Auszug zum Lesen ->
──────
Stiko: Vorteile einer Impfung von Kindern überwiegen
Nach sorgfältiger Bewertung komme die Stiko deshalb zu der Einschätzung, „dass nach gegenwärtigem Wissenstand“ die Vorteile der Impfung gegenüber dem Risiko von sehr seltenen Impfnebenwirkungen wie Herzmuskelentzündungen (ca. 1:16.000), vor allem bei jungen männlichen Geimpften, überwiegen.
──────
Gespeicherte Dateneinträge
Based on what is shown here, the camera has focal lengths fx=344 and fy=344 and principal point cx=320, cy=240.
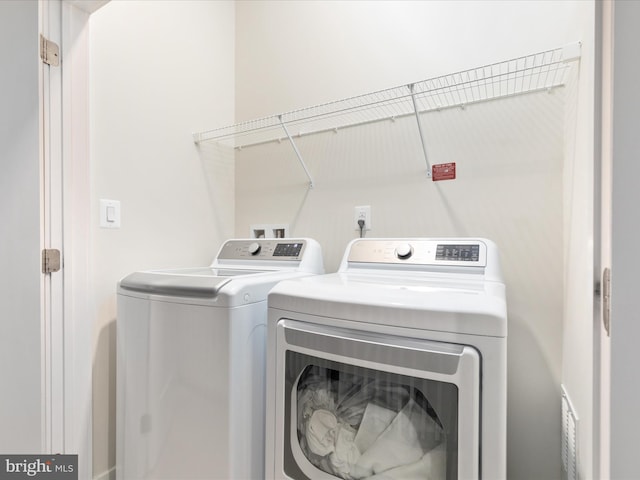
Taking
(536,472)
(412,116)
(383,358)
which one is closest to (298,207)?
──────
Arbeitsaufträge ->
a – Mit welcher Häufigkeit treten Herzmuskelentzündungen laut dem Auszug zur Stiko-Einschätzung auf?
b – Prüfe bitte, ob die folgenden Aussagen mit dem Auszug zur Stiko-Einschätzung übereinstimmen. (i) Laut Überschrift überwiegen die Vorteile einer Impfung von Kindern. (ii) Die seltenen Nebenwirkungen betreffen vor allem junge weibliche Geimpfte. (iii) Die Einschätzung der Stiko folgt einer sorgfältigen Bewertung.
c – Setze den Auszug über die Stiko-Einschätzung zur Impfung von Kindern im Anschluss an seinen letzten Satz fort.

Lösungen nacheinander ->
a – Etwa 1:16.000.

b –
(i) Ja: „Vorteile einer Impfung von Kindern überwiegen“
(ii) Nein: „vor allem bei jungen männlichen Geimpften“
(iii) Ja: „Nach sorgfältiger Bewertung komme die Stiko deshalb zu der Einschätzung“

c –
Für Olaf Nedden zumindest sind die Zwölf- bis 15-Jährigen keine Zielgruppe für das Virus. „Ich impfe deshalb erst Jugendliche ab 16. Ich weiß, dass man das anders sehen kann und verweise deshalb bei entsprechenden Anfragen an den Kinderarzt, der dann jeweils entscheiden soll.“
>> Impfzulassung für Kinder ab fünf Jahren bis Jahresende erwartet
- Für Kinder unter zwölf Jahren stehen nach Angaben des Robert-Koch-Instituts (RKI) eine Zulassung und eine Beurteilung der Stiko von entsprechenden Impfstoffen noch aus.
- Kinderärzte in Duisburg wie Dr. Ralf Kownatzki erwarten grünes Licht bis Ende 2021.